• JOB:
Transcribe word for word the lines below, starting with the line that contains "What spacing exists" and continuing through the line that contains "376 centimetres".

——————————

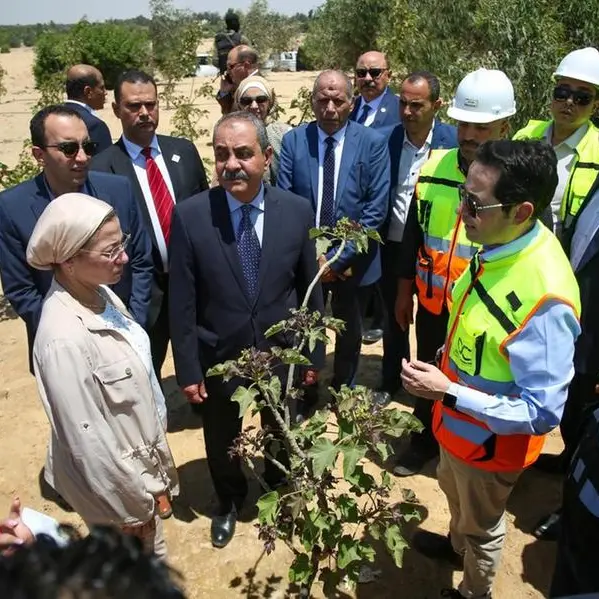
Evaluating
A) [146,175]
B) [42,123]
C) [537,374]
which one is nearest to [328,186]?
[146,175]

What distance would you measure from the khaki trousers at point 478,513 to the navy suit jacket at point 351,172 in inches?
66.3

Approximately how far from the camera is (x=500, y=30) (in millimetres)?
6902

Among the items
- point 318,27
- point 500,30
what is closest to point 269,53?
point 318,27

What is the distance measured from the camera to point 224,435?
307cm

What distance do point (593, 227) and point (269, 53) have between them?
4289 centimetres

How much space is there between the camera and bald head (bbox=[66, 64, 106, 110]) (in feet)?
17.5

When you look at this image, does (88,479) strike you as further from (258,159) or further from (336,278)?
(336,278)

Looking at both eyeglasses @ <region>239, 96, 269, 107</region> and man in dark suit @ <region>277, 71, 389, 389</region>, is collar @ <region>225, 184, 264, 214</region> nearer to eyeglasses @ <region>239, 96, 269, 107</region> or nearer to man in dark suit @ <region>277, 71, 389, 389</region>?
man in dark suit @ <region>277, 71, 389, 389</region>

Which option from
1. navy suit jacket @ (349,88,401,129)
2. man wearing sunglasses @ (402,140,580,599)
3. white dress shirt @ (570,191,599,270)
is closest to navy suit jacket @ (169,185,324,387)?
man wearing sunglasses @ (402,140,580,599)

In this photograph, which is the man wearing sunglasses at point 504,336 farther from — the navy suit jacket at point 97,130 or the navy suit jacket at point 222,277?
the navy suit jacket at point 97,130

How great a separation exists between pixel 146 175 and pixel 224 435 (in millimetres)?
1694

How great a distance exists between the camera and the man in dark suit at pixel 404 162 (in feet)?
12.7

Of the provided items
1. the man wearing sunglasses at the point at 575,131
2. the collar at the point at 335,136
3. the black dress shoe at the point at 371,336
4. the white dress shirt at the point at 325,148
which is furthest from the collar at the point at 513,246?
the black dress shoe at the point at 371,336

——————————

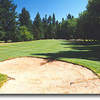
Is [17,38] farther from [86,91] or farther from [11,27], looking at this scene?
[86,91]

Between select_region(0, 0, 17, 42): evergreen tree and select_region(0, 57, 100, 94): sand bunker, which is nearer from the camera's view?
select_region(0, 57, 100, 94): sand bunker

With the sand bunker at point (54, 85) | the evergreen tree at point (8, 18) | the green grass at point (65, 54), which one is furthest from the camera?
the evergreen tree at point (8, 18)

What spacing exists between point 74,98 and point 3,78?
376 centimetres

——————————

• THE REPLY:
What spacing exists between point 74,98 and point 3,78?
376 centimetres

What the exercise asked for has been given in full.